EXERCISE BRIEF →
Extract each line from the records below that contains the word "cuff", and copy those lines out.

Records →
===

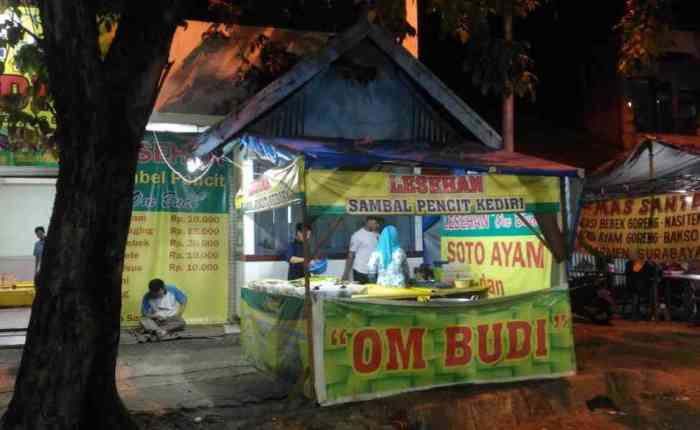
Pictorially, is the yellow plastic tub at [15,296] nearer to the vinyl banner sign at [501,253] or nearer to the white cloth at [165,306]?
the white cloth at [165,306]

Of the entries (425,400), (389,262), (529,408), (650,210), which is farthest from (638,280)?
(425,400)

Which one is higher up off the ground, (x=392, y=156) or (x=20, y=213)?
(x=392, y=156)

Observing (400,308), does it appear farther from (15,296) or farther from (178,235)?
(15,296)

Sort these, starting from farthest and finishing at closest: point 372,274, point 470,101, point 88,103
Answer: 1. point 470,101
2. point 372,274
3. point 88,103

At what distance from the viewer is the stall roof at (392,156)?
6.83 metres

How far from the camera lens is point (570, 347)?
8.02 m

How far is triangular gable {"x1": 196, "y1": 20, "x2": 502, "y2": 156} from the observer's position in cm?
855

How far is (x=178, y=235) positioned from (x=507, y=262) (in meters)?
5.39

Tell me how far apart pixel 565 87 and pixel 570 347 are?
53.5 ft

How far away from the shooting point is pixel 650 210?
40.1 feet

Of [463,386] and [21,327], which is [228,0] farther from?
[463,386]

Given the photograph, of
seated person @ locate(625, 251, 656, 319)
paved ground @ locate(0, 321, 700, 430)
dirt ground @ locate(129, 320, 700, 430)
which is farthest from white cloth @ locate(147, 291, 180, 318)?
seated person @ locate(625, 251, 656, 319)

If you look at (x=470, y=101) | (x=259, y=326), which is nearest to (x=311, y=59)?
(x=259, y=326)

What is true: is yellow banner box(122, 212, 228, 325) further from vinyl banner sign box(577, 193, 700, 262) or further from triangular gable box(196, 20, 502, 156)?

===

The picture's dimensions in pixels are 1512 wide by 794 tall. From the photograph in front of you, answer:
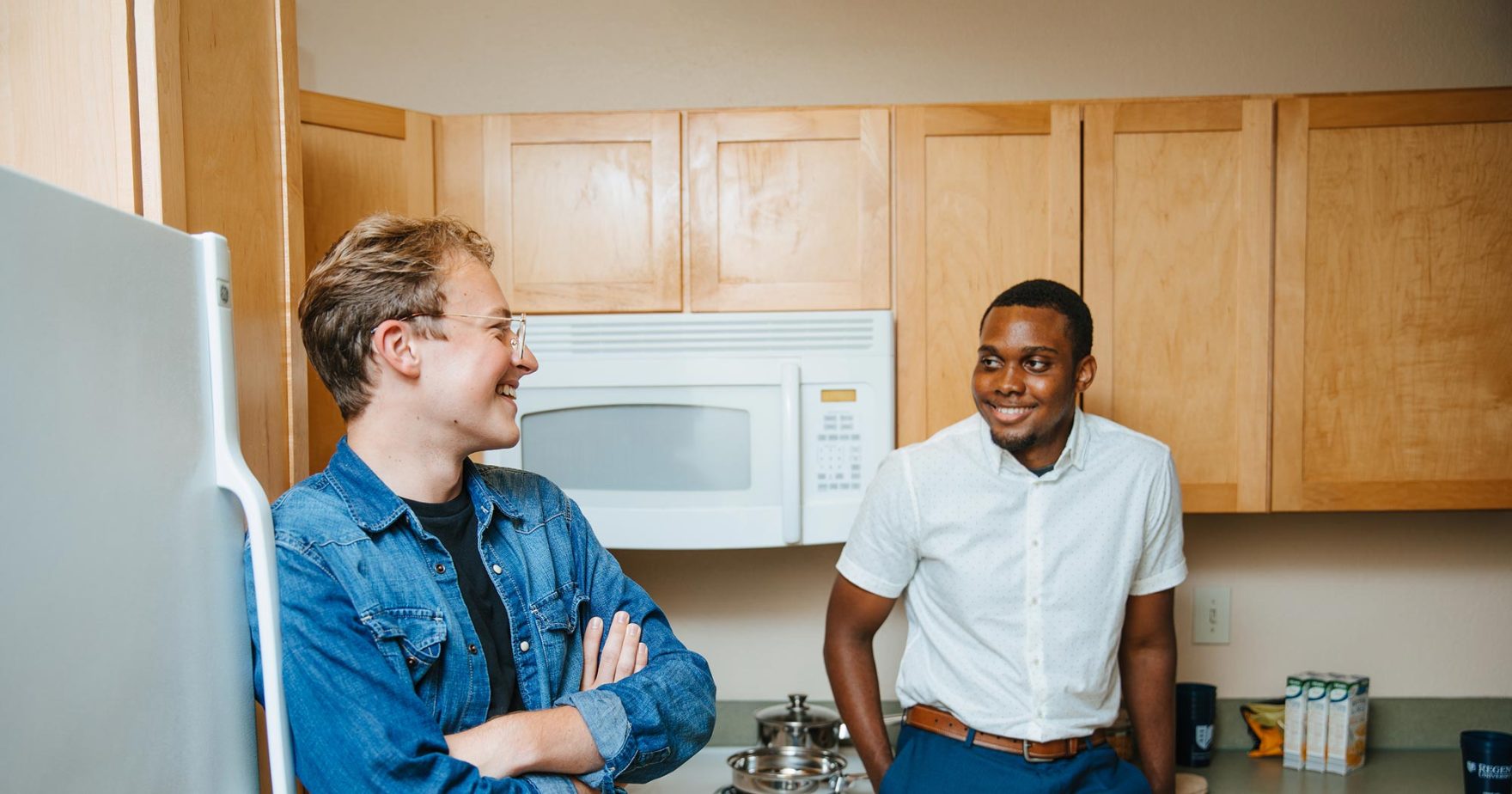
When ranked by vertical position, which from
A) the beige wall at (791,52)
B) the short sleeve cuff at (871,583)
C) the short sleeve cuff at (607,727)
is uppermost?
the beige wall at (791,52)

===

TASK ANSWER →
B) the short sleeve cuff at (871,583)
C) the short sleeve cuff at (607,727)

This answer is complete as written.